森田盛昌『咄随筆』下「室内に満る蛇」より

蛇が満々

 加賀大聖寺の侍が、初秋のころ、まだ厳しい残暑をしのごうと屋敷の縁側へ出たところ、裏の山のほうから一筋の蛇が這って来て、そのまま縁の下へ入った。
 何だろう? と見ているうちにまた蛇が二筋来て縁の下に入り、それからというもの、またたくまに三筋、四筋、七筋、十筋、二十筋、三十筋……むらむらと現れて、みな縁の下に入った。
 侍は、家来・小者らに追い払うよう命じて、箒や熊手、さらには棒や鳶口などで打ち叩いたが、続々とやって来る蛇は数限りない。
 縁の下から入ったものが物置に現れ、納戸にのたくり、座敷・台所・式台と部屋部屋にあふれ、長押も棚もどこもかしこも、家じゅう隙間なく蛇が充満した。

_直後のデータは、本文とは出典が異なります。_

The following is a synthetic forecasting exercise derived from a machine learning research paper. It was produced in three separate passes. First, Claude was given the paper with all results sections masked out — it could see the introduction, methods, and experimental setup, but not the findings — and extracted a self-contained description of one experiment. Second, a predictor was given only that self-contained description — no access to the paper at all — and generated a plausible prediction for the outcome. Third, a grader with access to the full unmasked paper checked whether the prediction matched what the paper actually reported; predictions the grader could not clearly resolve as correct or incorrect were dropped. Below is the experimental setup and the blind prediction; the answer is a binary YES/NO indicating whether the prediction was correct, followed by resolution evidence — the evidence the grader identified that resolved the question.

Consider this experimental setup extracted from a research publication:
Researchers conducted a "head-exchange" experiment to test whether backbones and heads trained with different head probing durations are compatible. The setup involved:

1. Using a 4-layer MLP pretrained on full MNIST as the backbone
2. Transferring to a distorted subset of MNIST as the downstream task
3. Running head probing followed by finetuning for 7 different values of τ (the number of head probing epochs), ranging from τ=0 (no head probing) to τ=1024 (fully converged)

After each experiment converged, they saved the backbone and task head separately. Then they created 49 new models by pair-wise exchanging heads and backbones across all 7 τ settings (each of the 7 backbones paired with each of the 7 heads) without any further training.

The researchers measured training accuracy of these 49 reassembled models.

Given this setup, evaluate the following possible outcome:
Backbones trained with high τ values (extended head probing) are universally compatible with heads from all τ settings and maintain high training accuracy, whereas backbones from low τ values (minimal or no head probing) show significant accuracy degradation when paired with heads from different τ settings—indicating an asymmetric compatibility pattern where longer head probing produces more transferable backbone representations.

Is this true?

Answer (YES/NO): YES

 手の施しようがないので、家族も家来も下男下女も屋敷を脱出し、親族や知人方に退いた。
 空き家にして三日過ぎると、あれほど集まった蛇どもは何処へか去った。
 そこで皆が立ち帰ってみると、台所はじめ奥も座敷も、屋敷じゅうが蛇の鱗をこすりつけたように照り光って、ぬめぬめしていた。
 納戸に置かれて蓋の開いていた長持の中の衣類も、ことごとくぬめぬめで、まるで用に立たなくなっていた。漬物桶・味噌桶・米びつなどの食物も、すべてぬめぬめ状態だったので、捨ててしまったという。